Work to be completed: Would you output the whole listing below, exactly as it reads?

Material provided:
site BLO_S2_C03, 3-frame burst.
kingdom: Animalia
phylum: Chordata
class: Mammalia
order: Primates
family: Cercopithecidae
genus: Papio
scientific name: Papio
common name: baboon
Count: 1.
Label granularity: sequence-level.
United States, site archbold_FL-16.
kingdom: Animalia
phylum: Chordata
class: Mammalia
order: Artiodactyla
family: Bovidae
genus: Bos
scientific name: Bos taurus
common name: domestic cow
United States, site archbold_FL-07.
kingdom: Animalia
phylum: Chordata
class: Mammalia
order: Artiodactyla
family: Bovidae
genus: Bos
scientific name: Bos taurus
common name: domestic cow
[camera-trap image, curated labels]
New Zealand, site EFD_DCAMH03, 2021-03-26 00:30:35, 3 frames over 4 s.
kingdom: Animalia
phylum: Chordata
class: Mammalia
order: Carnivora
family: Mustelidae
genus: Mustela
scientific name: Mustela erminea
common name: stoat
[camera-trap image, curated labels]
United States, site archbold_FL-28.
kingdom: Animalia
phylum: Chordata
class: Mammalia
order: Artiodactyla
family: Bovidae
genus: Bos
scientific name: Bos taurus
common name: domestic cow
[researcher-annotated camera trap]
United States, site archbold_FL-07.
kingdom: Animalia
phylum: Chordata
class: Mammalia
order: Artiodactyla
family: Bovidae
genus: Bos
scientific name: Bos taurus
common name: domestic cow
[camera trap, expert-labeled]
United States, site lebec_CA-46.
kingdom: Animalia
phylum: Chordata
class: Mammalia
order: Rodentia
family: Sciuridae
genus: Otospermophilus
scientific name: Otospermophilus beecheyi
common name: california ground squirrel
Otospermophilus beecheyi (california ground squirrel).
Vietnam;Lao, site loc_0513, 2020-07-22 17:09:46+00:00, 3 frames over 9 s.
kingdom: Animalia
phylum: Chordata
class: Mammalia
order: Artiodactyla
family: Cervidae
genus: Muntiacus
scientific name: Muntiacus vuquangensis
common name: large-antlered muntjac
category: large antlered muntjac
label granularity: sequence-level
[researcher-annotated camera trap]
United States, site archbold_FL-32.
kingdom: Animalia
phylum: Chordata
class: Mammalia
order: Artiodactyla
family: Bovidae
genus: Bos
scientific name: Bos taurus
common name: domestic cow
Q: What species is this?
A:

Written solution:
site BLO_S2_C03, 3-frame burst.
kingdom: Animalia
phylum: Chordata
class: Mammalia
order: Primates
family: Cercopithecidae
genus: Papio
scientific name: Papio
common name: baboon
Count: 1.
Label granularity: sequence-level.
United States, site archbold_FL-16.
kingdom: Animalia
phylum: Chordata
class: Mammalia
order: Artiodactyla
family: Bovidae
genus: Bos
scientific name: Bos taurus
common name: domestic cow
United States, site archbold_FL-07.
kingdom: Animalia
phylum: Chordata
class: Mammalia
order: Artiodactyla
family: Bovidae
genus: Bos
scientific name: Bos taurus
common name: domestic cow
[camera-trap image, curated labels]
New Zealand, site EFD_DCAMH03, 2021-03-26 00:30:35, 3 frames over 4 s.
kingdom: Animalia
phylum: Chordata
class: Mammalia
order: Carnivora
family: Mustelidae
genus: Mustela
scientific name: Mustela erminea
common name: stoat
[camera-trap image, curated labels]
United States, site archbold_FL-28.
kingdom: Animalia
phylum: Chordata
class: Mammalia
order: Artiodactyla
family: Bovidae
genus: Bos
scientific name: Bos taurus
common name: domestic cow
[researcher-annotated camera trap]
United States, site archbold_FL-07.
kingdom: Animalia
phylum: Chordata
class: Mammalia
order: Artiodactyla
family: Bovidae
genus: Bos
scientific name: Bos taurus
common name: domestic cow
[camera trap, expert-labeled]
United States, site lebec_CA-46.
kingdom: Animalia
phylum: Chordata
class: Mammalia
order: Rodentia
family: Sciuridae
genus: Otospermophilus
scientific name: Otospermophilus beecheyi
common name: california ground squirrel
Otospermophilus beecheyi (california ground squirrel).
Vietnam;Lao, site loc_0513, 2020-07-22 17:09:46+00:00, 3 frames over 9 s.
kingdom: Animalia
phylum: Chordata
class: Mammalia
order: Artiodactyla
family: Cervidae
genus: Muntiacus
scientific name: Muntiacus vuquangensis
common name: large-antlered muntjac
category: large antlered muntjac
label granularity: sequence-level
[researcher-annotated camera trap]
United States, site archbold_FL-32.
kingdom: Animalia
phylum: Chordata
class: Mammalia
order: Artiodactyla
family: Bovidae
genus: Bos
scientific name: Bos taurus
common name: domestic cow
Q: What species is this?
A:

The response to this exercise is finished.